We used predefined criteria from the USPSTF to assess the internal validity of included systematic reviews, trials and observational studies, which we rated as good, fair, or poor. We also rated the applicability of each study to the population that would be identified by screening. The rating system was developed by the USPTF and is described in detail elsewhere.³⁵ For included trials and systematic reviews, we also abstracted information about setting, patients, interventions, and outcomes. For clinical trials, when possible we recorded the difference between the probability of a response in the treatment and control groups for each outcome studied. We evaluated the applicability of reviewed studies to the population likely to be identified by screening. We developed evidence tables for those key questions related to antiviral treatment of HCV infection (key questions 7a and 7b). We rated the overall body of evidence for each key question using the system developed by the USPTF.³⁵

ELISA = enzyme-linked immunoassay; HCV = hepatitis C virus; PCR = polymerase chain reaction; RIBA = recombinant immunoblot assay.

* Excluding pregnant women, HIV positive persons, transplant recipients, and patients with renal failure.
KQ 1: Does screening for hepatitis C reduce the risk or rates of harm and premature death and disability?
KQ 2: Can clinical or demographic characteristics identify a subgroup of asymptomatic patients at higher risk for HCV infection?
KQ 3: What are the test characteristics of HCV antibody testing?
KQ 4: What is the predictive value of a positive screening test result, and what are the harms associated with screening for HCV infection?
KQ 5: a) What are the test characteristics of the work-up for active disease?

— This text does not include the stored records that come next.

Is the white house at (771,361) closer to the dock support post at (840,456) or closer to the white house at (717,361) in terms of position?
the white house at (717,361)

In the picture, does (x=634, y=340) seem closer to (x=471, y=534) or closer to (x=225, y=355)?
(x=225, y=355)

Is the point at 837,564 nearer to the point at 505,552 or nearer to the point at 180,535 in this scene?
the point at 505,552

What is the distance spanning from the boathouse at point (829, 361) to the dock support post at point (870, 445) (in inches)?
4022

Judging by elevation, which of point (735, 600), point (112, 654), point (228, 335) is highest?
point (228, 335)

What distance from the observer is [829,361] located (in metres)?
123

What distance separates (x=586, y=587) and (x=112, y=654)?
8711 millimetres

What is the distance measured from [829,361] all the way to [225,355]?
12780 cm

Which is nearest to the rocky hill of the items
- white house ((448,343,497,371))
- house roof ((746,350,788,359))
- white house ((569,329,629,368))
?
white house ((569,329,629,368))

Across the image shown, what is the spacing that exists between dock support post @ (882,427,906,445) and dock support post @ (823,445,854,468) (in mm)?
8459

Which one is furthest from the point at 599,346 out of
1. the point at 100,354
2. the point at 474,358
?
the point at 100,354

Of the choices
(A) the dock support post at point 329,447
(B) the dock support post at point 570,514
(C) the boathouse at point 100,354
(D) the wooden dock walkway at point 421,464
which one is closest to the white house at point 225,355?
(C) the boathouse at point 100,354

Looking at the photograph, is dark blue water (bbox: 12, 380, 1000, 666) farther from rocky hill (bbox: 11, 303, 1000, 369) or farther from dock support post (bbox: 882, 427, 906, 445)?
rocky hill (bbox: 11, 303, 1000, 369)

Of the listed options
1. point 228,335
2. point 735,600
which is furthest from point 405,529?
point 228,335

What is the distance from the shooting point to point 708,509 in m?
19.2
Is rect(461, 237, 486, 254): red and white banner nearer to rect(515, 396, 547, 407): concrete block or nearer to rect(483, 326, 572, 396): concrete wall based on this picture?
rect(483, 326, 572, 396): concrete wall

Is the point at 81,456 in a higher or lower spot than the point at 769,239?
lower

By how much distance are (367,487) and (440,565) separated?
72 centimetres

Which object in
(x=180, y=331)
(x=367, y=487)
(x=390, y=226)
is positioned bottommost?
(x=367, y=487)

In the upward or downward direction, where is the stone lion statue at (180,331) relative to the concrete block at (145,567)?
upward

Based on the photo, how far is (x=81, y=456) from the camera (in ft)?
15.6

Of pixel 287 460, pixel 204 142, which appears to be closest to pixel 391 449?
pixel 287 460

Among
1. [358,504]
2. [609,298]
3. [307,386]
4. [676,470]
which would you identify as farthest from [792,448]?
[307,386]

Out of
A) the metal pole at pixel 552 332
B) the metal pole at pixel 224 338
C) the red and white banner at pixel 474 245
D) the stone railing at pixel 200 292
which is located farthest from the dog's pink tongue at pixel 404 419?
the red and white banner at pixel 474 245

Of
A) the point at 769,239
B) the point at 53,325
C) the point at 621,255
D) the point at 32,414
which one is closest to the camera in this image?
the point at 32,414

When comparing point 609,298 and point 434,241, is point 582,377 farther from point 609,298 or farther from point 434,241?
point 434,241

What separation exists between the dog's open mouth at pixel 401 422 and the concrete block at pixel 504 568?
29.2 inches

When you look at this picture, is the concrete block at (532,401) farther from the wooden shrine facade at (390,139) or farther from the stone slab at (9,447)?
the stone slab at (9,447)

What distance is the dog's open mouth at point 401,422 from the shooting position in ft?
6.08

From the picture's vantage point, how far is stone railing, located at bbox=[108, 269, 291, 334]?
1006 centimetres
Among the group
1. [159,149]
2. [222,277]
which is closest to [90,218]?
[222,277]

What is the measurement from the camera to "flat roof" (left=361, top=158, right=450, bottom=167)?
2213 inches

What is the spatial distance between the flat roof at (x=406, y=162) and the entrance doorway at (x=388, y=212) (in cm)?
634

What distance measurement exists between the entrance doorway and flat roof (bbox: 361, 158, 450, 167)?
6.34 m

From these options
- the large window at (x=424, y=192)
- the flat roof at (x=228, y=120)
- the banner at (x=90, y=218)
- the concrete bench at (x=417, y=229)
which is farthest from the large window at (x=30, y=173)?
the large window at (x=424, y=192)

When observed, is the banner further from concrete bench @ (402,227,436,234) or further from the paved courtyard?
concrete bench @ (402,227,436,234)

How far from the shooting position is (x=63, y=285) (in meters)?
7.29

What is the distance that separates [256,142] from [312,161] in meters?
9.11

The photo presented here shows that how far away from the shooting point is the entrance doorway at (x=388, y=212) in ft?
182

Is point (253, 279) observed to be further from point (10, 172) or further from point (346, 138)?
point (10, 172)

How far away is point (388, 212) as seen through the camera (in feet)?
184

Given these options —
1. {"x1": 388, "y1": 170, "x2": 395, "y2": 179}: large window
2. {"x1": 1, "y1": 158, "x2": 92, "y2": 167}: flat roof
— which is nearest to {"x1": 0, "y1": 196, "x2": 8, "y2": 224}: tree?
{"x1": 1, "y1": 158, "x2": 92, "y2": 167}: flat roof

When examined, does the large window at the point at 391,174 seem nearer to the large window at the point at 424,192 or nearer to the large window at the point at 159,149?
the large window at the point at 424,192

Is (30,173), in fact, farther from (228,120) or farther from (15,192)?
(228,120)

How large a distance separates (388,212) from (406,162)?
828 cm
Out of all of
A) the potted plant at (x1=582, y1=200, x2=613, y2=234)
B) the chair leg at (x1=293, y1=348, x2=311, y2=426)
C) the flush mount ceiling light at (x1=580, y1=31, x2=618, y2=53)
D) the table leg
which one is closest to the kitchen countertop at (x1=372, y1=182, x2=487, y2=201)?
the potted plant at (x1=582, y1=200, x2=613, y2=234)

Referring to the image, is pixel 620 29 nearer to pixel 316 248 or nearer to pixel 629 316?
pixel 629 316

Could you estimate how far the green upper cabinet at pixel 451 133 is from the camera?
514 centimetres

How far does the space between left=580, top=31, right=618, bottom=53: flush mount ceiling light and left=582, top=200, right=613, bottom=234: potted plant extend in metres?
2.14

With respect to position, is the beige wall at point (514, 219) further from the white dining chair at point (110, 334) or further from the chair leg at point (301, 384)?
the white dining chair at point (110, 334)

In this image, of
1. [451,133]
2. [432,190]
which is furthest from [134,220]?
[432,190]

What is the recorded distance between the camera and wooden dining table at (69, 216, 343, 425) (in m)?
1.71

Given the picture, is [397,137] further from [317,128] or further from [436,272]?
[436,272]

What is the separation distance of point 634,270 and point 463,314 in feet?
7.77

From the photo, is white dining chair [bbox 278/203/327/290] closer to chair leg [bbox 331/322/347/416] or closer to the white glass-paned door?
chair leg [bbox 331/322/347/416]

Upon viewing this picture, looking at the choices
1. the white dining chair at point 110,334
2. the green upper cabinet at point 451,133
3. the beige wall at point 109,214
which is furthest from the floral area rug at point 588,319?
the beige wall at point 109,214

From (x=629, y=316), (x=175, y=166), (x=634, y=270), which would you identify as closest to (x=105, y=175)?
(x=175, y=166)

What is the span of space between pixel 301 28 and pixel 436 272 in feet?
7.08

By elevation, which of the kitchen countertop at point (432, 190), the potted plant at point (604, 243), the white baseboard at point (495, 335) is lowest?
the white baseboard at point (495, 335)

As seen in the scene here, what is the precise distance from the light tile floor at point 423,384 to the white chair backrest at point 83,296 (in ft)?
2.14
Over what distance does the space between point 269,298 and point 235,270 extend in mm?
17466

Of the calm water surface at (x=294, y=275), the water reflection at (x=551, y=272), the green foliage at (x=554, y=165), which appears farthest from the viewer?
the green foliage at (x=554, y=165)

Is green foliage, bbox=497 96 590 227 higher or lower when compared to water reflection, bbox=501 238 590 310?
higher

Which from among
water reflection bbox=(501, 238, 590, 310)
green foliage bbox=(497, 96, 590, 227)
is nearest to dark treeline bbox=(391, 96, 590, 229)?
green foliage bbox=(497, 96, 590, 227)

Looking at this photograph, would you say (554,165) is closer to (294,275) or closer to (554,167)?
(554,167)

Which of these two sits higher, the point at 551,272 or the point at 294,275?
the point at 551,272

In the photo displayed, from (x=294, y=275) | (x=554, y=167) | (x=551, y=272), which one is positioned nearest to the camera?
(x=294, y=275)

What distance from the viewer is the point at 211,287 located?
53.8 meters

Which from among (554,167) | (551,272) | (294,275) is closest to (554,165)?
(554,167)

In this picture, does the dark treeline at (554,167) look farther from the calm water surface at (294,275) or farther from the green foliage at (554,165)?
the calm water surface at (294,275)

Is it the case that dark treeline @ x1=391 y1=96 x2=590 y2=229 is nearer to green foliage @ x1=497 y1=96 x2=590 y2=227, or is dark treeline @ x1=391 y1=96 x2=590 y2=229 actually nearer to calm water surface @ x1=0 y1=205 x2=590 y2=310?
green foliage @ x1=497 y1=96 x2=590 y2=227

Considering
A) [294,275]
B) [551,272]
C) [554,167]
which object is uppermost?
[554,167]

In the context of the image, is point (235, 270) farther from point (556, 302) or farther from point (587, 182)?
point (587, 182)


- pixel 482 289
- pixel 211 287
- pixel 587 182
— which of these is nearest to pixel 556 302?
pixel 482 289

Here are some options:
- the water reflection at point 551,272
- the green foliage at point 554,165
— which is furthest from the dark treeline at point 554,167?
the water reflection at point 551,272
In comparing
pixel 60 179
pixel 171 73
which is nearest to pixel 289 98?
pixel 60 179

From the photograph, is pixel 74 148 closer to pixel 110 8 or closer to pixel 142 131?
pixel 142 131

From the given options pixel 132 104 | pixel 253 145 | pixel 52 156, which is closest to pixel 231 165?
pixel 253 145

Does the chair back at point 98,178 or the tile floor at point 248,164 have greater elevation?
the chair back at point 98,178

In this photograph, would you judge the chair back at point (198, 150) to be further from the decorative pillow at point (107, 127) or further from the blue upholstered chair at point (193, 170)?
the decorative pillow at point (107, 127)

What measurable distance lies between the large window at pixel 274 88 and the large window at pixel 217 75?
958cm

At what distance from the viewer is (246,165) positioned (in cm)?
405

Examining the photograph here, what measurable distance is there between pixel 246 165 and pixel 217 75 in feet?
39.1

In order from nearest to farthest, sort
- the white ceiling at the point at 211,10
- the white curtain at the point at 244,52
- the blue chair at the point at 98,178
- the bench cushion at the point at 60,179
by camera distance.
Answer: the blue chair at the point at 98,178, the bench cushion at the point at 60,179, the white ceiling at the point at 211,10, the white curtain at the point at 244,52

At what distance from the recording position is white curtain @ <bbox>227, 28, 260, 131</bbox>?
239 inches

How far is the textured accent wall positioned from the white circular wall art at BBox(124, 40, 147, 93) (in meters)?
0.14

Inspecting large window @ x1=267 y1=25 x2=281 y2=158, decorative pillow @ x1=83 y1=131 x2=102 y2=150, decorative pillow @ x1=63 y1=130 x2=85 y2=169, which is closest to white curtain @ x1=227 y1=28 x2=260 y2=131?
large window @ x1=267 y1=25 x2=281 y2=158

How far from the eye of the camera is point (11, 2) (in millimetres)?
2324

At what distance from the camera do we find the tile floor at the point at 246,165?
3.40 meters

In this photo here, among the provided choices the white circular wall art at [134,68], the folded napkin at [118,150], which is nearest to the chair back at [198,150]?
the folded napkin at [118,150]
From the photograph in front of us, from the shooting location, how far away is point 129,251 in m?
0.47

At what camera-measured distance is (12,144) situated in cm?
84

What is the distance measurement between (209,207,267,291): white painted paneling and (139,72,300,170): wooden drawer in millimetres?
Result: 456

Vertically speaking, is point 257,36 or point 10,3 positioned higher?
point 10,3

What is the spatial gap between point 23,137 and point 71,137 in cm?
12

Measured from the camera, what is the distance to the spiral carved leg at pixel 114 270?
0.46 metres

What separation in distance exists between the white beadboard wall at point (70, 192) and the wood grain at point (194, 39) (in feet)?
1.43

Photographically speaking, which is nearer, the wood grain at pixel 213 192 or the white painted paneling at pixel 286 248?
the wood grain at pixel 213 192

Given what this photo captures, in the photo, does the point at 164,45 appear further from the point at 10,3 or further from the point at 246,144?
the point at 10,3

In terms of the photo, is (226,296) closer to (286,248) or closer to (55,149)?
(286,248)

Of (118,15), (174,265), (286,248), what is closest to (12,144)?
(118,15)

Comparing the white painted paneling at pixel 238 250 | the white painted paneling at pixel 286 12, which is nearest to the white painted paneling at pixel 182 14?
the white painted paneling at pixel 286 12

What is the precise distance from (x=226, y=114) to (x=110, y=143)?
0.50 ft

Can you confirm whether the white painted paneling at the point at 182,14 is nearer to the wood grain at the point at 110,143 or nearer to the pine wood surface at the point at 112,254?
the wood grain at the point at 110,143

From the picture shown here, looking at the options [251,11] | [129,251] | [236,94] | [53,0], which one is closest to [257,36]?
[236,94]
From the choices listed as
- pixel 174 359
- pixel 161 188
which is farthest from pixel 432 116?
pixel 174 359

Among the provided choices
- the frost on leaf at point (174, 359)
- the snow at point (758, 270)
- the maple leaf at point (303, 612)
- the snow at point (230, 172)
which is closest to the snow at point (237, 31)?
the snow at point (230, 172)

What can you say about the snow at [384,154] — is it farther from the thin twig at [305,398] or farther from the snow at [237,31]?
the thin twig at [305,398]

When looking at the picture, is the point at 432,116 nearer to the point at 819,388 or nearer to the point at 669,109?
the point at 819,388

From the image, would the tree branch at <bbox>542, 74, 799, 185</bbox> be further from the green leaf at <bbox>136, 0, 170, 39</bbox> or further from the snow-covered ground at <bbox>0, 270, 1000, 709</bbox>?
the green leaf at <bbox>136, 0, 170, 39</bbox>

         b) In patients found to be positive for hepatitis C virus antibody, what proportion of patients would qualify for treatment?
KQ 6: What are the harms associated with the work-up for active HCV disease?
KQ 7: a) How well does antiviral treatment reduce the rate of viremia, improve aminotransferase levels, and improve histology?
b) How well does antiviral treatment improve health outcomes in asymptomatic patients with hepatitis C?
c) How well do counseling and immunizations in asymptomatic patients with HCV infection improve clinical outcomes or prevent spread of disease?
KQ 8: What are the harms (including intolerance to treatment) associated with antiviral intervention?
KQ 9: Have improvements in intermediate outcomes (liver function tests, remission, histologic changes) been shown to reduce the risk or rate of harm from HCV infection?